**TEXT:**
◆ ◆ ◆ ◆
= Elections in Mali =

Mali elects on the national level a head of state – the president – and a legislature. The president is elected for a five-year term by the people. The National Assembly (Assemblée Nationale) has 160 members, elected for a five-year term, 147 members elected in single-seat constituencies and 13 members elected by Malians living abroad.

==Political parties==
Mali has a multi-party system, with numerous parties in which no one party often has a chance of gaining power alone, and parties must work with each other to form coalition governments.

==Gender parity==
On 12 November 2015, the National Assembly voted in favour of a gender parity law requiring at least thirty percent of elected or appointed officials to be women. The law was ratified the following month as Law 2015-052 of 18 December 2015.
◆ ◆ ◆ ◆
**LISTED ENTRIES:**
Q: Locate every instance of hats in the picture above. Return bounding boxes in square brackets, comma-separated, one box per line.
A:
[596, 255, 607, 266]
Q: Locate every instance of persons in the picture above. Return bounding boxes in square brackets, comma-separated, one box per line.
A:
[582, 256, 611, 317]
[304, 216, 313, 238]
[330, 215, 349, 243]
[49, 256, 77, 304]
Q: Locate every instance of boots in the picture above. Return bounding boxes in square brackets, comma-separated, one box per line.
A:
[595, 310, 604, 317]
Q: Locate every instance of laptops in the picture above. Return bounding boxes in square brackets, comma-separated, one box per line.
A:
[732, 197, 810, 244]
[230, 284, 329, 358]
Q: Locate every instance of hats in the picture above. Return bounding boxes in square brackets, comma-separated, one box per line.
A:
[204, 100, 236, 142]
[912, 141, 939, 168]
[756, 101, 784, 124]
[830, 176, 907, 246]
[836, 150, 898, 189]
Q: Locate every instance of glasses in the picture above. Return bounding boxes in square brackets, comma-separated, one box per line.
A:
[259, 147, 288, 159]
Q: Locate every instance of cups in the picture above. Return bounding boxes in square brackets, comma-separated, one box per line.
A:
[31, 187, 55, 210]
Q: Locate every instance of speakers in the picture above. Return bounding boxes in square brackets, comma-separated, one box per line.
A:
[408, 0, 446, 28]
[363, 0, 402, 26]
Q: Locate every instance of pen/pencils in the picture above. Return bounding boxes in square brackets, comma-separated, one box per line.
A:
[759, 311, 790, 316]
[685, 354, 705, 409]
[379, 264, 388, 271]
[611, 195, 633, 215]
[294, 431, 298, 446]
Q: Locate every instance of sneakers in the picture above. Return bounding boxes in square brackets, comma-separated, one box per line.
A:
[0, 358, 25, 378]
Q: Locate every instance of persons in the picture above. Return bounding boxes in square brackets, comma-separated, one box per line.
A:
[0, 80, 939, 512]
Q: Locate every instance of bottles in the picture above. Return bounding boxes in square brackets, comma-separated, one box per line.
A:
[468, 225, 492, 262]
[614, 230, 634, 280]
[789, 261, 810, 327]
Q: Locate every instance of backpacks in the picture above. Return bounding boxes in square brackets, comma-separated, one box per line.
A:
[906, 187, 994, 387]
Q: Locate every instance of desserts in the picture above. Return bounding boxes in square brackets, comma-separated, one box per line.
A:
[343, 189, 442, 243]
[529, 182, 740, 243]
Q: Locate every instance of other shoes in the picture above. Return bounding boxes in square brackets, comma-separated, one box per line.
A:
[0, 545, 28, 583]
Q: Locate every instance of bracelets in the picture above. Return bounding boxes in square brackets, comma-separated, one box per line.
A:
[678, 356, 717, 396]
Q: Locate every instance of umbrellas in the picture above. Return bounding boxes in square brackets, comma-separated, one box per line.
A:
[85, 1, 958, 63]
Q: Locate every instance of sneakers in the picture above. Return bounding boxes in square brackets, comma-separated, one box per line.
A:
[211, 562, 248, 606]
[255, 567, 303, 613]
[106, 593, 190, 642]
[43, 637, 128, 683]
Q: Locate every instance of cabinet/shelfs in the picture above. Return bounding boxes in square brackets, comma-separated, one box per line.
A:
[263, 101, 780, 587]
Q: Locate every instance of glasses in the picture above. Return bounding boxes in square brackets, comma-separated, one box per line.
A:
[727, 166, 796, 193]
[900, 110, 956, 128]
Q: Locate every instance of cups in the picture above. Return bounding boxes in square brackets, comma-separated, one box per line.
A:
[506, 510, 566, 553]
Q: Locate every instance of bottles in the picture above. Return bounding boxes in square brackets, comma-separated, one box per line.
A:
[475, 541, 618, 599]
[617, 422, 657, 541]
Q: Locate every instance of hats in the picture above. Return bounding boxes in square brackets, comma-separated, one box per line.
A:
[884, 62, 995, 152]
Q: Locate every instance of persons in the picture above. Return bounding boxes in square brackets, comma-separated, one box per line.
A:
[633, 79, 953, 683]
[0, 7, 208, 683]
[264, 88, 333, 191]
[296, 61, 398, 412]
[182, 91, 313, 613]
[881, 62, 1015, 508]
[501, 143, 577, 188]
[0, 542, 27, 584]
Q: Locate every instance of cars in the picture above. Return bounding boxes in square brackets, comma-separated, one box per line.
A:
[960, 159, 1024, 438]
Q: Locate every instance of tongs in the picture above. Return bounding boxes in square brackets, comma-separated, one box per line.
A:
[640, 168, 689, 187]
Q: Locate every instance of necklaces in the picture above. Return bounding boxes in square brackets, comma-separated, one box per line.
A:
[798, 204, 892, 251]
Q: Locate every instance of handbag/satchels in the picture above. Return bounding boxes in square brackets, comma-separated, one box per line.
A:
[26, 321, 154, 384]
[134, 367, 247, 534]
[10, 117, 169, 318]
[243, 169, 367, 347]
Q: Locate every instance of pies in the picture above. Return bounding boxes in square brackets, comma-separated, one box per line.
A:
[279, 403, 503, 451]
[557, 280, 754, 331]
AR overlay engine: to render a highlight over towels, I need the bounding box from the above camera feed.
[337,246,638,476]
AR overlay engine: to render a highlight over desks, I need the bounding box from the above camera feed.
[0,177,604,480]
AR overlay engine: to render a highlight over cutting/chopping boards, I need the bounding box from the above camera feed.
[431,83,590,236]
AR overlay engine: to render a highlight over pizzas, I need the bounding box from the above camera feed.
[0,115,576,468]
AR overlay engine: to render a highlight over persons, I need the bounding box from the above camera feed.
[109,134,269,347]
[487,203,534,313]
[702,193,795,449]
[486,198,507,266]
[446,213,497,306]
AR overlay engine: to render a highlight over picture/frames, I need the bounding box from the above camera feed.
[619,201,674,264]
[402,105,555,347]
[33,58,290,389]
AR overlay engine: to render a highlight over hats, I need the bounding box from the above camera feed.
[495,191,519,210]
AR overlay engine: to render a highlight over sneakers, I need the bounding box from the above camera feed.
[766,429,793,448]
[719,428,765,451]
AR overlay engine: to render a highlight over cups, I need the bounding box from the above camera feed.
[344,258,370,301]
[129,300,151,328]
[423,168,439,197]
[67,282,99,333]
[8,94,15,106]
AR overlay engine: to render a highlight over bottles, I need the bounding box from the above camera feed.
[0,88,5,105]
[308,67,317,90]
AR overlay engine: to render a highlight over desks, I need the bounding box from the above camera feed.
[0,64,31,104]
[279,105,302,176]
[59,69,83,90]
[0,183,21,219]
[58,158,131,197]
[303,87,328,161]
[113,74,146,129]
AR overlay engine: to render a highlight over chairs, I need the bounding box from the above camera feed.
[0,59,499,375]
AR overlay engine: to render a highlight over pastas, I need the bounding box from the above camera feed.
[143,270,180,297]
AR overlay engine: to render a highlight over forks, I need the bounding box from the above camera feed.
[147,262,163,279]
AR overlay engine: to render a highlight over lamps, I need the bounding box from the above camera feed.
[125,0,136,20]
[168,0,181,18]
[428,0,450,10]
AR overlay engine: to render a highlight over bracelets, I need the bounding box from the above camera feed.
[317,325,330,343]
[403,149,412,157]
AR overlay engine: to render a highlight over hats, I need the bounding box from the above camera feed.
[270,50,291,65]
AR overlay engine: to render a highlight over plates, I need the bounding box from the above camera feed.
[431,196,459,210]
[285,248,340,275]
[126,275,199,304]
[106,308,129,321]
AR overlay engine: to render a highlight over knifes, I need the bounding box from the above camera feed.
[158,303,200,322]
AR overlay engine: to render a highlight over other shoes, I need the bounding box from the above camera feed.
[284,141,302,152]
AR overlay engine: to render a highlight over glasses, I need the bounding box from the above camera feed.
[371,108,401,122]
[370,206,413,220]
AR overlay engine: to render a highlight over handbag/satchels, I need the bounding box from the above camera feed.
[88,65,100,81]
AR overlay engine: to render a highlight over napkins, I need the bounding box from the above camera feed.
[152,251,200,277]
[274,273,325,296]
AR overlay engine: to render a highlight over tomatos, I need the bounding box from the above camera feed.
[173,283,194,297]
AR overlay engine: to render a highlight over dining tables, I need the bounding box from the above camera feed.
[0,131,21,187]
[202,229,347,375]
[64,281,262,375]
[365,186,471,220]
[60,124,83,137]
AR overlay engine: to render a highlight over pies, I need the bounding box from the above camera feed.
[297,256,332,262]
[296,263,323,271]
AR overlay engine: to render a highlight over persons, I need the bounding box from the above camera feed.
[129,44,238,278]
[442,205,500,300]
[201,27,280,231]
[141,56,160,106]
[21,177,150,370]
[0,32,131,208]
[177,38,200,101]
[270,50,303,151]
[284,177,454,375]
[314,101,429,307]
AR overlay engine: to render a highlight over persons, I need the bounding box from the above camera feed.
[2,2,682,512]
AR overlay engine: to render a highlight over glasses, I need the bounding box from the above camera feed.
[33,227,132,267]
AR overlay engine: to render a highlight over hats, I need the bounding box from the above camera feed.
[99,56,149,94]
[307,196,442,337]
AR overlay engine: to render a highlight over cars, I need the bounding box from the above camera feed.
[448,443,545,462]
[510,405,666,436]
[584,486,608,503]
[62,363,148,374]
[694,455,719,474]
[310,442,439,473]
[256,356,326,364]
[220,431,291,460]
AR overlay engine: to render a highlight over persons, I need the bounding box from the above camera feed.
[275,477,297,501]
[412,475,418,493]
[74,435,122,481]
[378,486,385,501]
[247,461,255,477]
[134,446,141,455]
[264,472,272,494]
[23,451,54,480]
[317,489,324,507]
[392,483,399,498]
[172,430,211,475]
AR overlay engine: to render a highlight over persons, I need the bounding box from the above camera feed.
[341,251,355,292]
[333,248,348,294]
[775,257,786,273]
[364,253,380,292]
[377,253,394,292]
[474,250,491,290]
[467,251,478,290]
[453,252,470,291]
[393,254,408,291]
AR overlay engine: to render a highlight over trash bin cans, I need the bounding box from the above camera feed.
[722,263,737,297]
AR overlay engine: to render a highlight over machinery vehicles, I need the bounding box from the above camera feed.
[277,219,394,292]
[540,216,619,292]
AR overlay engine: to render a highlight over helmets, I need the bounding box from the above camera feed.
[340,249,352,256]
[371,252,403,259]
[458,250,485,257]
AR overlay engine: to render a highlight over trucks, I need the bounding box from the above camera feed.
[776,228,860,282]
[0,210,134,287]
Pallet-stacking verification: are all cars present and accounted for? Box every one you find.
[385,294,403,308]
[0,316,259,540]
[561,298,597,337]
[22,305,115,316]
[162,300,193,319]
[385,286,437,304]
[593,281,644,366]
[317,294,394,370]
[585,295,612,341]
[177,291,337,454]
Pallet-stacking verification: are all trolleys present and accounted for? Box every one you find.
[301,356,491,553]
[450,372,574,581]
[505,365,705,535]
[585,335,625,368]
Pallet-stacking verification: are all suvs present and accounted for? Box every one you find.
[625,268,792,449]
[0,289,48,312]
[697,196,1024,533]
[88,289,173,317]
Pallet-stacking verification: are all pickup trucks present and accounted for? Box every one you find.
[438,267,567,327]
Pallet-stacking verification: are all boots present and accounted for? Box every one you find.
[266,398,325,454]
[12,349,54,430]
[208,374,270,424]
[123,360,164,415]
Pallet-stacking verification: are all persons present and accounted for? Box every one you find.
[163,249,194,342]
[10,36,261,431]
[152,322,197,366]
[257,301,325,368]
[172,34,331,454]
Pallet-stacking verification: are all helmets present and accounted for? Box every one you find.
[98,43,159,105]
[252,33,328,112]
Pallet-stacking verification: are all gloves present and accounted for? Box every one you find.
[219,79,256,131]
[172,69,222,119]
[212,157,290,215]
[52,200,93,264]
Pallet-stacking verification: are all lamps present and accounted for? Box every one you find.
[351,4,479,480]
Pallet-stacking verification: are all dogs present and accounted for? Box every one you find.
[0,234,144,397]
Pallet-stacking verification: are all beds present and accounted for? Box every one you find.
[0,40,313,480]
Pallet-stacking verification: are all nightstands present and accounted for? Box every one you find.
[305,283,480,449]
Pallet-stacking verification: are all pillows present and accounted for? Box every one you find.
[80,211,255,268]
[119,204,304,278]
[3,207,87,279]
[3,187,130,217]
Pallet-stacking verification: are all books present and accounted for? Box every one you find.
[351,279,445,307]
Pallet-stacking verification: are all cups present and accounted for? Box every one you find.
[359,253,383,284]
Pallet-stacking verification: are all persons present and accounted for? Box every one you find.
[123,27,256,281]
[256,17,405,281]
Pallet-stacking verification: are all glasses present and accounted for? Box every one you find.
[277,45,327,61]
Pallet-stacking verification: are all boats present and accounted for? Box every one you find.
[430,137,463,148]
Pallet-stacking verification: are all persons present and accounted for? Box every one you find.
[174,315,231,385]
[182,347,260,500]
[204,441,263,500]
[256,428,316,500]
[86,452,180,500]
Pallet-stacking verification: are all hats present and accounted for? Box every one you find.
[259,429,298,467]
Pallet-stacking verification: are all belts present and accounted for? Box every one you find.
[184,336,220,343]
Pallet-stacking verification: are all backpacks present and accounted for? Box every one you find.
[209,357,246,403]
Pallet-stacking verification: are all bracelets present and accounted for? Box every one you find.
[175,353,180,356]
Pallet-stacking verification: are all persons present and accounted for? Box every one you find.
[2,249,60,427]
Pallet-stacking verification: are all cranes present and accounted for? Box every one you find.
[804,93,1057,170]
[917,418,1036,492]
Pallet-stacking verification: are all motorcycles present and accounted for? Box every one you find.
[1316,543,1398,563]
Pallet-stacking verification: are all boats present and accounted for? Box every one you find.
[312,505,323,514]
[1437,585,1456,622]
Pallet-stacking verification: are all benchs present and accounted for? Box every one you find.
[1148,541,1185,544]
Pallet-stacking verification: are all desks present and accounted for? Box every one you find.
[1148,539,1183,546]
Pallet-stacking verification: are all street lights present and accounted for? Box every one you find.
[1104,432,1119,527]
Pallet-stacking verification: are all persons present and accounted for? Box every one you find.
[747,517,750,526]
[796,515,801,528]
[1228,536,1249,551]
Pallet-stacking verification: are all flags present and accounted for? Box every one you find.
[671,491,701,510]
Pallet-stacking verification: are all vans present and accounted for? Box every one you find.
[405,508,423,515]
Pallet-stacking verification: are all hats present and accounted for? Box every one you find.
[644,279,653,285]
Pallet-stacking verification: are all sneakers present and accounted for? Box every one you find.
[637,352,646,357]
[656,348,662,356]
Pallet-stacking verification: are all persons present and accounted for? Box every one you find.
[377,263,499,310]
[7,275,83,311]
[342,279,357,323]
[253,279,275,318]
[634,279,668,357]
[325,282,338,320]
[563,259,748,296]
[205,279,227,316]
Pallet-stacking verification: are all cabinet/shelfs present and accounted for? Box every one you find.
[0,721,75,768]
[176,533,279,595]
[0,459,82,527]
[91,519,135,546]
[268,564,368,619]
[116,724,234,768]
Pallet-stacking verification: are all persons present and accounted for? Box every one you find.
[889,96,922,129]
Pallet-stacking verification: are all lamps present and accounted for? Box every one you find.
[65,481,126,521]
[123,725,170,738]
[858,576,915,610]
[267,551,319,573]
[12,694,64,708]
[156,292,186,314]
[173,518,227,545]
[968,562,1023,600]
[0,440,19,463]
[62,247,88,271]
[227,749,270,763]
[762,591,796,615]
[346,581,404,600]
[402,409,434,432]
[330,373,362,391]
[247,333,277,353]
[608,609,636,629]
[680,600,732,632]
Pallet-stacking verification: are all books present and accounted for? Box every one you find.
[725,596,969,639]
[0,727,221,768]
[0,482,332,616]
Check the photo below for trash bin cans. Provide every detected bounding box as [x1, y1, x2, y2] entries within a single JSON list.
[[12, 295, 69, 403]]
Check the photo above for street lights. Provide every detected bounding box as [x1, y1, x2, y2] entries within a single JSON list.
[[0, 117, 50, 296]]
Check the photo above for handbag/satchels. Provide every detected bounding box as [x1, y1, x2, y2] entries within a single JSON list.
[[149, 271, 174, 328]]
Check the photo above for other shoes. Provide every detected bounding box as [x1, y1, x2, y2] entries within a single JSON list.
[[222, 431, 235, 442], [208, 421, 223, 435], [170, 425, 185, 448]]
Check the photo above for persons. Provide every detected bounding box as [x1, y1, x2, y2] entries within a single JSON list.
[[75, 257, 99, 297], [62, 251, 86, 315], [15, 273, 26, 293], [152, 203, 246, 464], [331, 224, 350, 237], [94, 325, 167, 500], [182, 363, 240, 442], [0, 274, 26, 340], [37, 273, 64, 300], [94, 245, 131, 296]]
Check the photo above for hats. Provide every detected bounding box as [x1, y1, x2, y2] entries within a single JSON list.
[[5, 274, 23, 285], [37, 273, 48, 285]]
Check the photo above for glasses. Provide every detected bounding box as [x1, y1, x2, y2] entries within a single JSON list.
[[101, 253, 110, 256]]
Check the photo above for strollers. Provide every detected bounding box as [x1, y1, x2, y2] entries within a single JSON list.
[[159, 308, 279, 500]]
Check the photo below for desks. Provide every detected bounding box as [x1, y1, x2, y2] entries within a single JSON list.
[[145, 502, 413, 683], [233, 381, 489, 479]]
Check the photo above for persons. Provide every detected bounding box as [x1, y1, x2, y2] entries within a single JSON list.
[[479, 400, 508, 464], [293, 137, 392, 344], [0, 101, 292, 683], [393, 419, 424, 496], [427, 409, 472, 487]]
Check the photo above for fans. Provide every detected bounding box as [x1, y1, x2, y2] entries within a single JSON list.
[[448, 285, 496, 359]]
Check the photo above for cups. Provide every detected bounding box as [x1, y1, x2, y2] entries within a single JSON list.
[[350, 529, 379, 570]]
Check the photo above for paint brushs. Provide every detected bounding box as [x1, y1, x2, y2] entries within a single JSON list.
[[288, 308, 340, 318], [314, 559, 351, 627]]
◆ ◆ ◆ ◆
**PROBLEM:** Reproduce the text on elections in Mali in full, word for word, with its headings and line breaks unchanged.

**ANSWER BOX:**
= Elections in Mali =

Mali elects on the national level a head of state – the president – and a legislature. The president is elected for a five-year term by the people. The National Assembly (Assemblée Nationale) has 160 members, elected for a five-year term, 147 members elected in single-seat constituencies and 13 members elected by Malians living abroad.

==Political parties==
Mali has a multi-party system, with numerous parties in which no one party often has a chance of gaining power alone, and parties must work with each other to form coalition governments.

==Gender parity==
On 12 November 2015, the National Assembly voted in favour of a gender parity law requiring at least thirty percent of elected or appointed officials to be women. The law was ratified the following month as Law 2015-052 of 18 December 2015.